Some tips for going to parties where alcohol will be served:

  1. Call your sponsor or another friend from the rooms before you go and let them know where you’re going and what time you plan to leave.
  2. Bring someone who supports your recovery with you to the event. Either a fellow AA or someone close to you who won’t be drinking. Sticking together makes the whole thing a bit more bearable.
  3. BYOS (bring your own soda) just in case it’s a lame college party and the host doesn’t consider that not everyone wants to drink from a keg.
  4. Don’t ever let someone hold your cup for you. You never know what could happen to it while you aren’t watching.
  5. If you must travel by car to this party, never volunteer to be the designated driver (see Tip 6 for why not).
  6. Always have a way out. If you start to feel uncomfortable, don’t feel obligated to stay for any reason. Make sure you have a way to get home safely at all times.
  7. Call someone in your network on your way home from the party.

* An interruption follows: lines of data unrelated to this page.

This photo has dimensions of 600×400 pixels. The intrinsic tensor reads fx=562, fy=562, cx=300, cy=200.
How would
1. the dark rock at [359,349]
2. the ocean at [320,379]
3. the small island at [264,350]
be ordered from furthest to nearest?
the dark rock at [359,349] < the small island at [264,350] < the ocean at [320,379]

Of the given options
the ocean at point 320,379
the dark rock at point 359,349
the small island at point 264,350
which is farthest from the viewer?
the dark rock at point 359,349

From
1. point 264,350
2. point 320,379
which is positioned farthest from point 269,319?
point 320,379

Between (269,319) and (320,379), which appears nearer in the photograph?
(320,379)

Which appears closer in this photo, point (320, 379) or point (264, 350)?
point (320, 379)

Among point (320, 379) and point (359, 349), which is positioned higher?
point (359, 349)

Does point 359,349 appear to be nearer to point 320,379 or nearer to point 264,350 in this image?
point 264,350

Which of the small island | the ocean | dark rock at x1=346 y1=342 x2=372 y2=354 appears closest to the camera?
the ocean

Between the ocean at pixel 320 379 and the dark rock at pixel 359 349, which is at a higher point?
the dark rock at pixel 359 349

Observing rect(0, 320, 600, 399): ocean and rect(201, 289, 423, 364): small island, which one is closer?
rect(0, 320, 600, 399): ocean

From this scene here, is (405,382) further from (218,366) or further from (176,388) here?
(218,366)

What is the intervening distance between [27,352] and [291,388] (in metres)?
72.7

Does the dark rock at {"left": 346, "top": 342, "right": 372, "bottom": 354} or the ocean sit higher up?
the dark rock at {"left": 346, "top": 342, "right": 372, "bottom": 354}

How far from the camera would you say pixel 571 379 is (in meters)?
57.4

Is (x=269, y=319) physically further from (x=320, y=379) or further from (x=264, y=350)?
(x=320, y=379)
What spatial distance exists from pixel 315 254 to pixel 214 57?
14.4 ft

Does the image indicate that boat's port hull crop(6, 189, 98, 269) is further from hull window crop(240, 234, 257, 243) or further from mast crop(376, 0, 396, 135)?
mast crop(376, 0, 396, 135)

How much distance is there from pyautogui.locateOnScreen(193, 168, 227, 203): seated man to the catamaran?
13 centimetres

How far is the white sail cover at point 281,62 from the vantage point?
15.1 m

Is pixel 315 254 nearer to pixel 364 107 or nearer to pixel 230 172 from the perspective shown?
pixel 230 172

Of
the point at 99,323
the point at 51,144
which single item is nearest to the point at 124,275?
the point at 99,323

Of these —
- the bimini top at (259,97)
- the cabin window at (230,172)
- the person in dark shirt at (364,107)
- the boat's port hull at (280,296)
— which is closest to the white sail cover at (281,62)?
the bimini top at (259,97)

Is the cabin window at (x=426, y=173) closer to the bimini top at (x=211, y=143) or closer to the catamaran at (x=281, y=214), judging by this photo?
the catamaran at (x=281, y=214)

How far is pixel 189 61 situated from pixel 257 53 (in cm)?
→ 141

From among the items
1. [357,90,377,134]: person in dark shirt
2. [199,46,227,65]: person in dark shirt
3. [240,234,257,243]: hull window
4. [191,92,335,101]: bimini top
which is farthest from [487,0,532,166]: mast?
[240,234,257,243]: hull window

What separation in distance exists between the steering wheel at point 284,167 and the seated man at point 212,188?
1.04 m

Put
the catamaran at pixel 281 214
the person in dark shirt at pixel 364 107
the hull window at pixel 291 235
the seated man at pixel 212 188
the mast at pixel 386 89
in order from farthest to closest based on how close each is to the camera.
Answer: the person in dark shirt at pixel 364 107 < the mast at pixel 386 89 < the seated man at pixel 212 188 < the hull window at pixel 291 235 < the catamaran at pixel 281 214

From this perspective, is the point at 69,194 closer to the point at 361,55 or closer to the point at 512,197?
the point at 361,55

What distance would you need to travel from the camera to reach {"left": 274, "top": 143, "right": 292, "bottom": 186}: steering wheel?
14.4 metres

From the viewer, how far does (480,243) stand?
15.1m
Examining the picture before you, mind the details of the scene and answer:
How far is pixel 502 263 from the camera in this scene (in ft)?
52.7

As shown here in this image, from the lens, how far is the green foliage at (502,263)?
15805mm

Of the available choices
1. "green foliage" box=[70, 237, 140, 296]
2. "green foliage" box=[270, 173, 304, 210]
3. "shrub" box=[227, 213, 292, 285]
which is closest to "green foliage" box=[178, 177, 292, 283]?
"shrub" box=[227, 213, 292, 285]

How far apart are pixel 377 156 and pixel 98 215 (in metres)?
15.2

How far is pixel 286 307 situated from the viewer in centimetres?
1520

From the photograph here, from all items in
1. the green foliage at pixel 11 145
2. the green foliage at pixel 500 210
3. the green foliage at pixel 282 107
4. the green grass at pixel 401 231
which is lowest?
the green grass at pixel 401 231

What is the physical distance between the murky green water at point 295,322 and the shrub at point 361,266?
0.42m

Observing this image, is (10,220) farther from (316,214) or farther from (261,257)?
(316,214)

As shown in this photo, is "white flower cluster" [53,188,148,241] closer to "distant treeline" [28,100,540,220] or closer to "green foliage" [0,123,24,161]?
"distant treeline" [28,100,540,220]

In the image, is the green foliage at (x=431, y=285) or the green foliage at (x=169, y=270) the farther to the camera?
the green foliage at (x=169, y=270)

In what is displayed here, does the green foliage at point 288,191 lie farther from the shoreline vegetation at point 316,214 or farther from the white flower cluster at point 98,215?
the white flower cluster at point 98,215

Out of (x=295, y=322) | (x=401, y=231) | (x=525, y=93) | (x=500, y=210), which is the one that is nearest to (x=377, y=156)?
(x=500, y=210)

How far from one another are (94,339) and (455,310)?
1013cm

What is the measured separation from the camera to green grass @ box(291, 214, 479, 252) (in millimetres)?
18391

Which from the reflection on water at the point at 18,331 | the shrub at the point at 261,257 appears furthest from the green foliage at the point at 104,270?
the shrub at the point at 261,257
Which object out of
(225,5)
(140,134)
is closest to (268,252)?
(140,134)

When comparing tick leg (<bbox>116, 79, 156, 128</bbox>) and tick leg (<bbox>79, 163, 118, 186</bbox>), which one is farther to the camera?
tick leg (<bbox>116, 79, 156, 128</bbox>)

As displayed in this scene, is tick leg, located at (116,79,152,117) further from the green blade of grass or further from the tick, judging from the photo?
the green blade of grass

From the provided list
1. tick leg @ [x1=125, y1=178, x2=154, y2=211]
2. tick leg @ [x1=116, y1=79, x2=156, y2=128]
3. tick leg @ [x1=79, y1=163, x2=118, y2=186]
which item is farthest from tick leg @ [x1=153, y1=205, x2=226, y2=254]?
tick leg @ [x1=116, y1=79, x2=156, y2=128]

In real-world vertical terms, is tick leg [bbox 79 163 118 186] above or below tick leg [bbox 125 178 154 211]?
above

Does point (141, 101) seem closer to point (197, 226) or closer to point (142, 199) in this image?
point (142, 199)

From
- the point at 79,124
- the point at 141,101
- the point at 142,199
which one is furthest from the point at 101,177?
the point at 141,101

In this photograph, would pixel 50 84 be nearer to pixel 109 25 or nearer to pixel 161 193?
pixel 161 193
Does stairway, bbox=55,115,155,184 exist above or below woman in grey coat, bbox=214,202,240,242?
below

Being around alcohol doesn’t bother me a whole lot 3.5 years later but it used to. If someone has a drink at dinner I won’t freak out. If I have to be in the room with a bunch of raging drunk people… I will leave.

The number one reason I don’t like to be in alcohol-related situations today is that I value honest connection. When I can have an honest conversation with a stranger or new friend without involving alcohol or other substances, it makes me feel real. That is the way I want to build relationships today. Who wants to make a first impression on someone when they are wasted?? In my case, you probably wouldn’t have wanted to meet me a second time.

My suggestion to those who are new in recovery: avoid parties with alcohol altogether. If you want entertainment and good company, go to a meeting! I guarantee you that you will laugh at least once. And if you need your dose of being around hardcore partiers, go to a meeting. Most likely the people there have crazier stories to tell than than you do.

What do you do at parties to stay safe?